Les poutres froides font partie des équipements de refroidissement des locaux.
Il s'agit de tuyauteries parcourues par de l'eau glacée, serties d'ailettes pour favoriser l'échange convectif. Elles sont placées au plafond ou intégrées dans le faux plafond.
On distingue les poutres "actives" ou "dynamiques" (effet d'induction créé par l'air neuf) des poutres "passives" (convection naturelle uniquement)
En quelque sorte, ce sont des convecteurs de chauffage qui ont été placés au plafond pour faire du froid !
Cet échangeur travaille sous un faible écart de température, suite à la condition de non-condensation. Sa puissance frigorifique varie selon la largeur de la poutre, la présence d'induction, l'écart de température,...
Ce produit étant à la mode, la Belgique voit son parc de poutres froides s'agrandir d'année en année, principalement dans les bureaux.
Cette technique s'adapte à la construction nouvelle, mais aussi en rénovation grâce au fait de ne pas devoir percer des parois pour le passage de gainages d'air volumineux.

Fonctionnement

La poutre froide convective se présente sous la forme d'un échangeur de grande longueur. Il est placé nu ou habillé pour être intégré à un faux plafond. Les poutres sont parcourues par de l'eau qui varie entre 15 et 19°C selon les besoins de refroidissement. On ne peut descendre plus bas suite au risque de condensation de la vapeur d'eau contenue dans l'ambiance.
L'échange se fait principalement par convection naturelle.
On distingue cependant deux types de fonctionnement :

Les poutres "actives", ou poutres à induction

L'air neuf hygiénique est injecté par des petites tuyères, créant un appel d'air secondaire venant du local. La convection dans l'échangeur est ainsi renforcée.
Peut-on comparer ce système à un éjecto-convecteur ?
  • Oui, dans la mesure où l'induction par effet Venturi est identique.
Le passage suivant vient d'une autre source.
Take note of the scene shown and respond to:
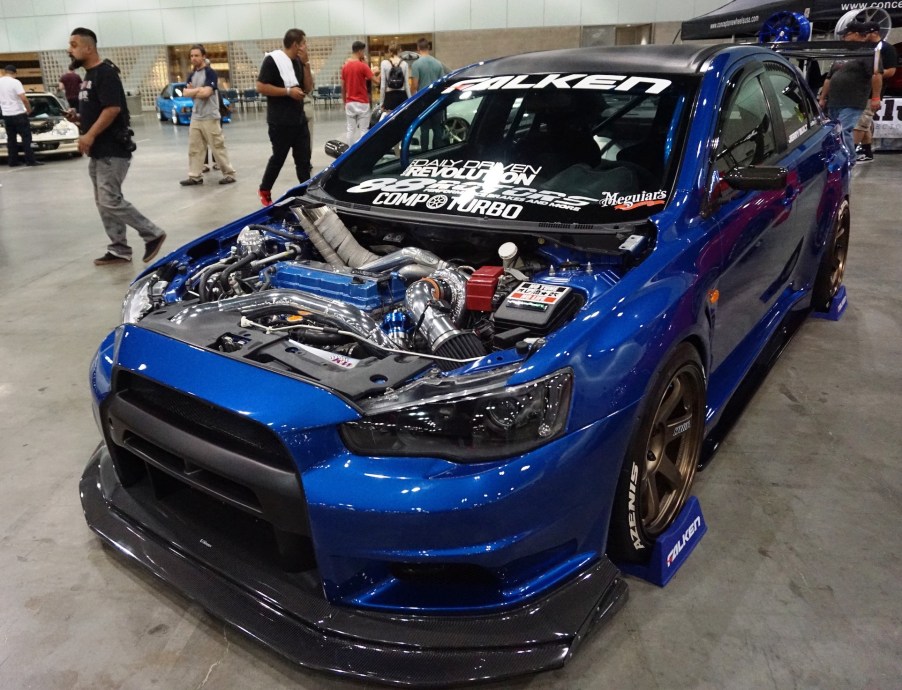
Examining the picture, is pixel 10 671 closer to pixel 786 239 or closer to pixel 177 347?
pixel 177 347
  • Non, la comparaison est abusive diront certains, car les vitesses d'air injecté sont nettement plus faibles (pour éviter de créer du bruit !) et l'augmentation de puissance par rapport au système statique n'est pas énorme (de 10 à 30 %). La pression régnant dans le conduit d'air neuf est de 150 à 200 Pa.
Le taux d'air neuf varie entre 1 et 2,5 Volume/heure. Il apporte environ un tiers de la puissance frigorifique totale.
Par le même système, le chauffage des locaux est possible en hiver, même si l'apport de chaleur en partie supérieure du local entraîne une stratification non négligeable des températures !
Exemple d'application.
Bureau paysager...
... équipé de poutres dynamiques.
Le tube central apporte l'air hygiénique, les conduites de cuivre apportent l'eau froide.
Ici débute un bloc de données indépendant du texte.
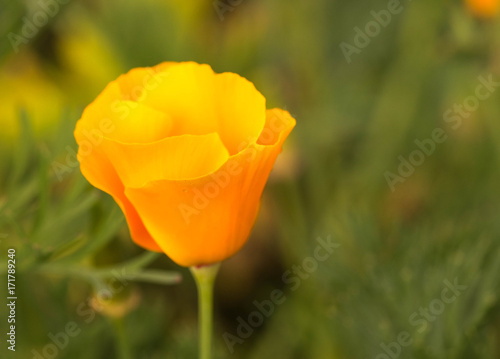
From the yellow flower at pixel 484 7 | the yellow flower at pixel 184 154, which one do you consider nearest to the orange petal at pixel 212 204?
the yellow flower at pixel 184 154

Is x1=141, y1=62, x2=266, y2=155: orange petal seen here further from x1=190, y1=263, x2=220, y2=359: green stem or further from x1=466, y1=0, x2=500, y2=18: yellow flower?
x1=466, y1=0, x2=500, y2=18: yellow flower

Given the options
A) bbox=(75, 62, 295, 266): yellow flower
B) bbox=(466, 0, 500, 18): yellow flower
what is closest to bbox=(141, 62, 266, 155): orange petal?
bbox=(75, 62, 295, 266): yellow flower

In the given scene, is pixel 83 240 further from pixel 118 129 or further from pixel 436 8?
pixel 436 8

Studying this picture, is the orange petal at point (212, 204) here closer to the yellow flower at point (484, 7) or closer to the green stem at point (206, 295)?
the green stem at point (206, 295)

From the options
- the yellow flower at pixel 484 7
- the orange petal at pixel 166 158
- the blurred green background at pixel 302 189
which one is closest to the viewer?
the orange petal at pixel 166 158

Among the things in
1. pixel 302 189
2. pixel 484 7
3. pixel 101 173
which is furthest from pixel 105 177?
pixel 302 189

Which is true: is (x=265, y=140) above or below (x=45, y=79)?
above

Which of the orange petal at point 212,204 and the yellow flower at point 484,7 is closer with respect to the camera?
the orange petal at point 212,204

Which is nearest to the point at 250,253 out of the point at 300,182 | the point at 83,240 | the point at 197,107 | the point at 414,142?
the point at 300,182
 Les poutres passives, à convection naturelle :

Il s'agit d'un échangeur travaillant par simple convection naturelle : l'air chaud du local monte, arrive au dessus de la poutre, traverse l'échangeur, se refroidit et redescend, puisque plus lourd...
Il est important de respecter les espaces nécessaires au bon fonctionnement d'une poutre. Ainsi, si la poutre est intégrée dans un faux plafond, celui-ci devra être ajouré pour laisser passer l'air de convection.
L'apport d'air neuf est dans ce cas indépendant du fonctionnement de la poutre.

Technologies

Les technologies utilisées sont très similaires entre elles. Les poutres se distinguent essentiellement 
  • par leur habillage (poutre carénée ou poutre intégrée dans un faux plafond),
  • par leur intégration dans le local et/ou dans son faux plafond, avec l'objectif de favoriser la convection de l'air,
  • par la distribution de l'air neuf dans la poutre, pour les poutres à induction.
Par exemple, certains modèles n'injectent l'air primaire que d'un seul côté :

Installation

On distingue essentiellement les poutres autonomes qui se placent sous le plafond comme des luminaires,
et les poutres qui sont intégrées, voire cachées dans les faux plafonds.
Différentes formules sont possibles pour que l'air de l'ambiance circule au travers de l'échangeur :
>  une plaque de faux plafond très perforée à côté de la poutre,
>  un faux plafond avec des lames très espacées,
>  une poutre en alternance avec les luminaires,...
Idéalement, la poutre doit être située parallèlement à la fenêtre et du côté du couloir. C'est ainsi que le mouvement de circulation de l'air se fera le plus naturellement (boucle convective qui descend le long du couloir et remonte le long de la fenêtre). Et pourtant, dans 90 % des cas, on rencontre des poutres perpendiculaires à la fenêtre ! C'est sans doute une question d'esthétique vis-à-vis des luminaires...
Attention à celui qui travaille en dessous !
Il est possible, par exemple, de l'intégrer au dos d'une armoire, sur le mur opposé à la fenêtre.

Régulation

Le circuit des poutres est alimenté au régime aller-retour de 15°C - 17°C.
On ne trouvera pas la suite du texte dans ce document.